A simple behaviour change could save lives….
As consumers, we have come to demand speed. We order a book online and it’s delivered to our front porch that afternoon. Order your dark roast on an app and it’s waiting for you at the coffee shop. But speed is also killing people in their homes.
The pace in which a fire races through a home has increased at a deadly rate. Today, a person has about three minutes from the start of a fire to escape a house fire. That’s a far cry from 40 years ago when you had about 17 minutes.
The materials used to build and furnish our homes have changed. Natural materials were used in the past, but now synthetics are more common and they burn faster Add to that the open floor plans common in today’s homes and it presents the perfect storm for a quick escalation of a fire.
Research tells us that heat and speed of growth have both increased. The results have been devastating.
The National Fire Protection Association estimates that fire departments across the US respond to an average of 357,000 residential fires annually. That has led to an average of 2,470 civilian deaths and 12,890 civilian injuries each year.
Lexi King survived a house fire, aided by a simple habit. Her family wasn’t as lucky. Lexi liked to sleep with her bedroom door closed. Her brother’s door was always open. When an overnight fire destroyed their Texas house, she was the only one to survive. Her brother and parents died in the fire.
“What I had was a closed door. I had oxygen. I had time to collect my thoughts. I had time to prepare myself,” said King. “There literally is not a day that has gone by that I haven’t thought of them and their beauty that they brought.”
UL Firefighter Safety Research Institute (FSRI) found that rooms with closed doors during a fire had average temperatures of less than 100 degrees and 100 ppm of carbon monoxide, compared to 1000+ degrees and over 10,000ppm of carbon monoxide in the open-door rooms.
Each day San Francisco Fire Department responds to a variety of calls, some more easily controlled than others. Often, residents have escaped themselves prior to our arrival. Sometimes they haven’t and residents are trapped. That’s why we are leading a campaign across the community to change a simple behaviour In partnership with UL FSRI, we are promoting “Close Before You Doze” to encourage every family to make sure they close all of their doors – bedrooms, bathrooms, basement – at night to starve the fire of the oxygen it requires to grow and to give you more time to escape the fire.

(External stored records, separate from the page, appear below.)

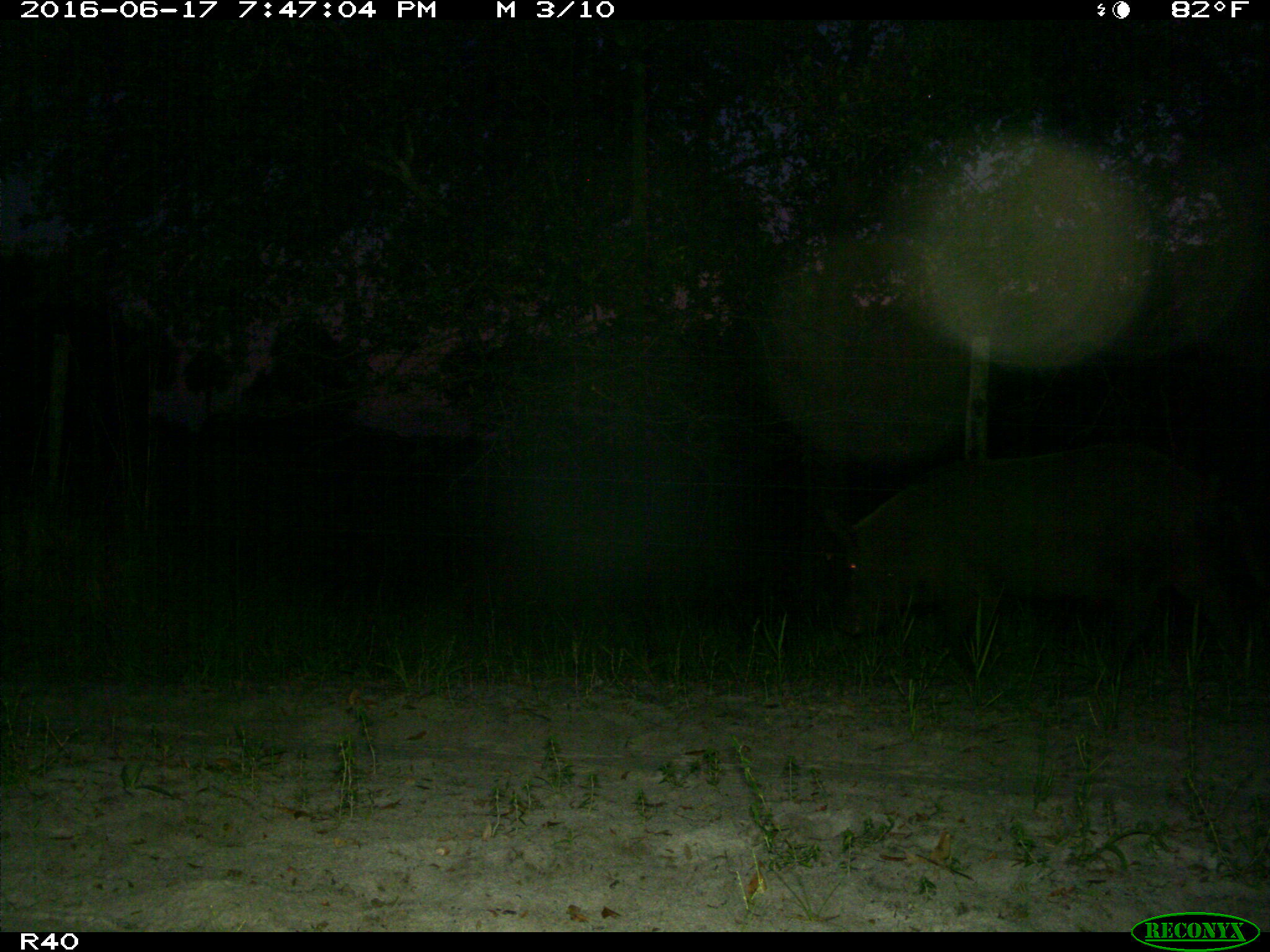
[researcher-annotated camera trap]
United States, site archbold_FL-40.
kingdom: Animalia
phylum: Chordata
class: Mammalia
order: Artiodactyla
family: Suidae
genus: Sus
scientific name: Sus scrofa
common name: wild boar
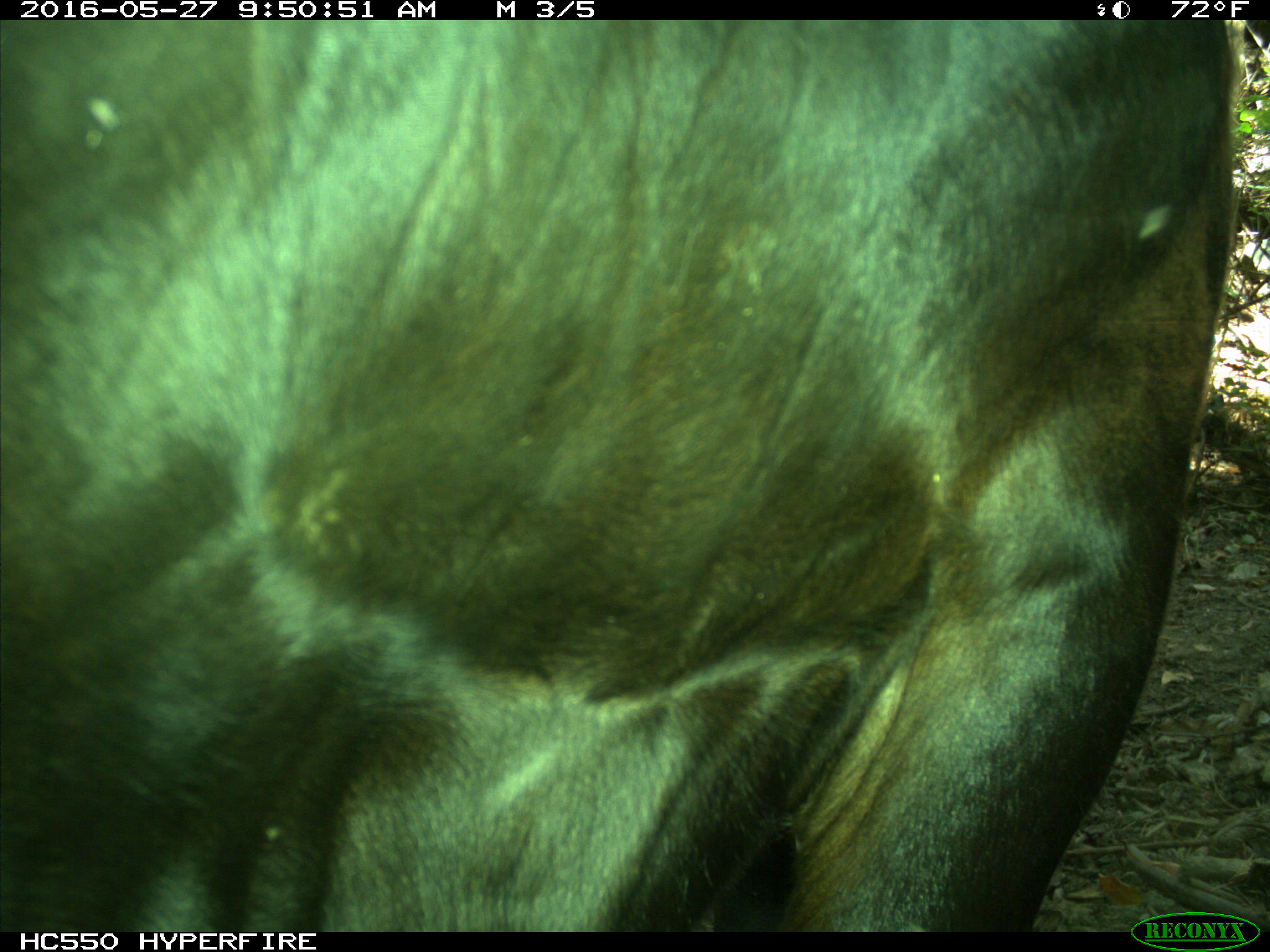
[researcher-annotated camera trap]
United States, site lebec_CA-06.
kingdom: Animalia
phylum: Chordata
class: Mammalia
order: Artiodactyla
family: Bovidae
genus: Bos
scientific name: Bos taurus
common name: domestic cow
Bos taurus (domestic cow).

There is a recipe to increase your chances of survival in fast-moving house fire;
- Make sure your smoke and CO alarms are in working condition.
- Install smoke alarms in every sleeping room and outside each separate sleeping area. Install alarms on every level of the home.
- Smoke alarms should be interconnected. When one sounds, they all sound. Test them monthly.
- Close your doors at night.
- If a fire occurs and you can get out of a burning structure, get out and close doors behind you as you exit. If you can’t, put a closed door between you and the fire to buy yourself valuable time. Don’t ever go back inside a burning home.
- For parents worried about not hearing their children in the middle of the night with a door closed, simply place a baby monitor in your child’s room. If you can’t get to your children’s room because you’re cut off by smoke the closed door will provide a safety barrier and you know your children have longer to survive in that situation.
- Have an escape plan, identify multiple escape routes from every room and practice them as a family at various hours.
After a fire starts, there’s little time to act. Take these fire safety and prevention steps today and you’ll sleep easier at night.